Tuesday, May 31, 2016

50 Years Ago this Month – A to WXYZ



Fast Talkin’ Slow Walkin’ DJ Dude It was June 1966 ...

WXYZ/Detroit – was BFYP DJ Joey Reynolds ahead of his time? This guy can TALK and that he did – fast – while grabbing records for the turntable and slapping down The Temptations’ “Ain’t Too Proud to Beg.”
 
WXYZ was too proud to give up the music biz through the highs and lows of the charts, but finally opened the conversation for a talk format in 1984.

Back in 1966 the top 40 station followed the Rock & Roll crowd, beat for formatted beat.

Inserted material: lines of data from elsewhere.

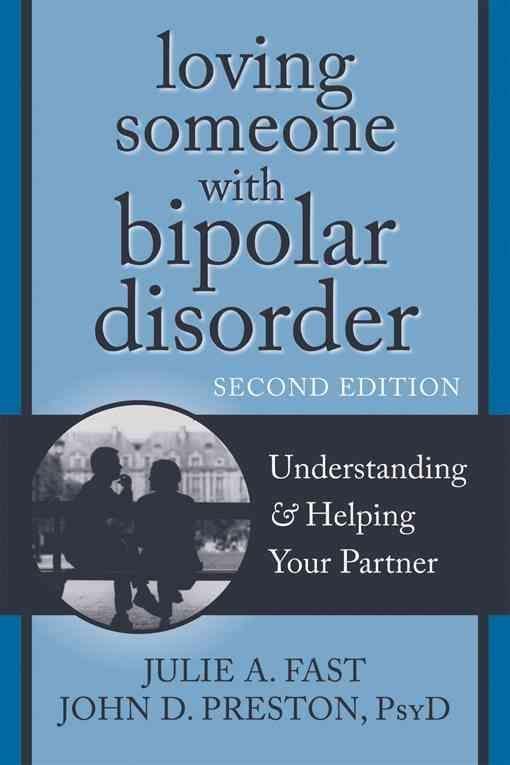 Dating someone bipolar disorder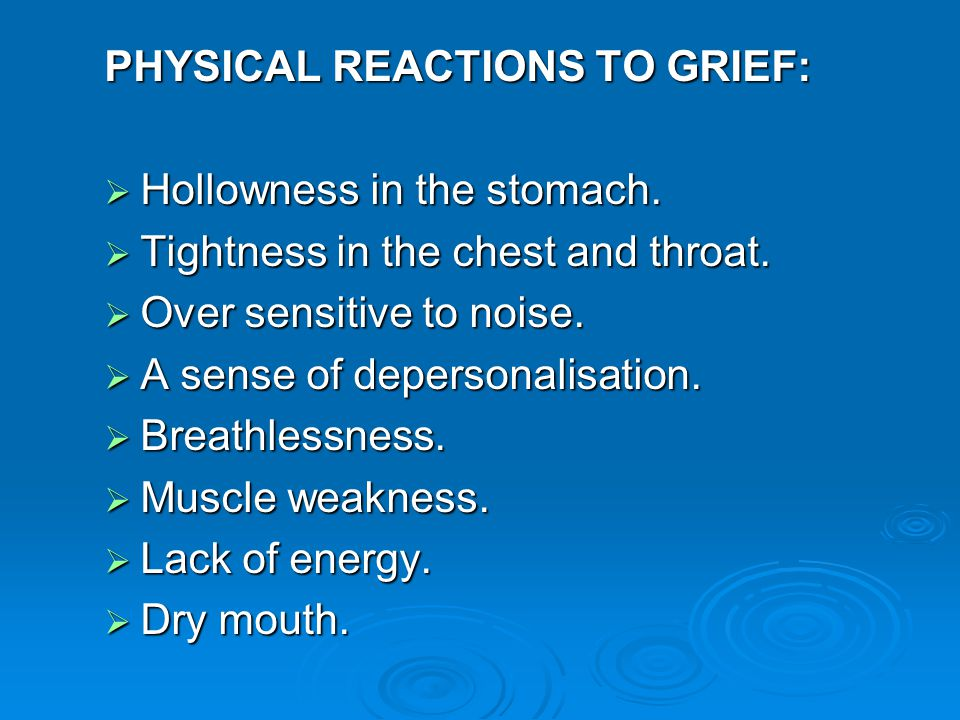 PHYSICAL REACTIONS TO GRIEF:  Hollowness in the stomach.  Tightness in the chest and throat.  Over sensitive to noise.  A sense of depersonalisati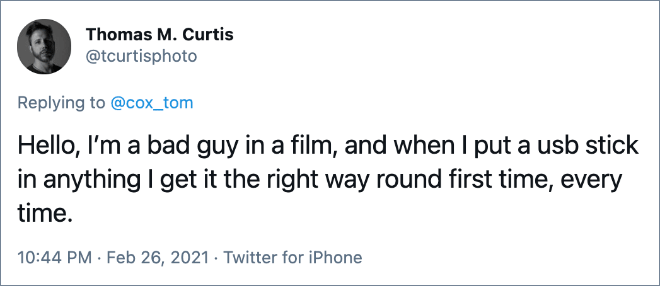 Hello, I'm a bad guy in a film, and when I put a usb stick in anything I get it the right way round first time, every time.
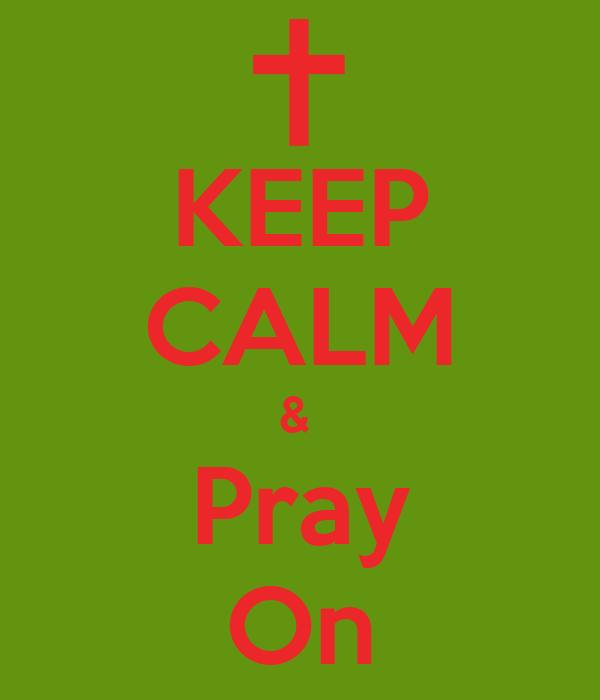 KEEP CALM &  Pray On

Think Joey looks bored in his jock picture on WXYZ’s music chart? He was.

My 2008 interview with Joey pinpointed when stringent station formatting became unbearable. “I quit [radio] — in 1967-68. I didn’t want any more of it, I hated it. I wasn’t going to be playing something that someone thought the audience wanted.” And there you have it! [Joey’s story and more in BFYP-Book 2, The Swinging Sixties, coming this fall.] Ah, but did he stay retired ... ?

Monday, May 2, 2016

50 Years Ago this Month – Mamas (& Papas)



Mamas (& Papas) and Mondays in May!

The Mamas & the Papas made radio news commiserating with the lovelorn, as their melancholy “Monday, Monday” hit the top of the charts, throughout May 1966.
 
As early as the May 8th issue of “The Original Official Top Thirty,” WGH/Tidewater, Virginia, latched on to the song that is distinguished as the group’s only #1 hit on the US Billboard Hot 100.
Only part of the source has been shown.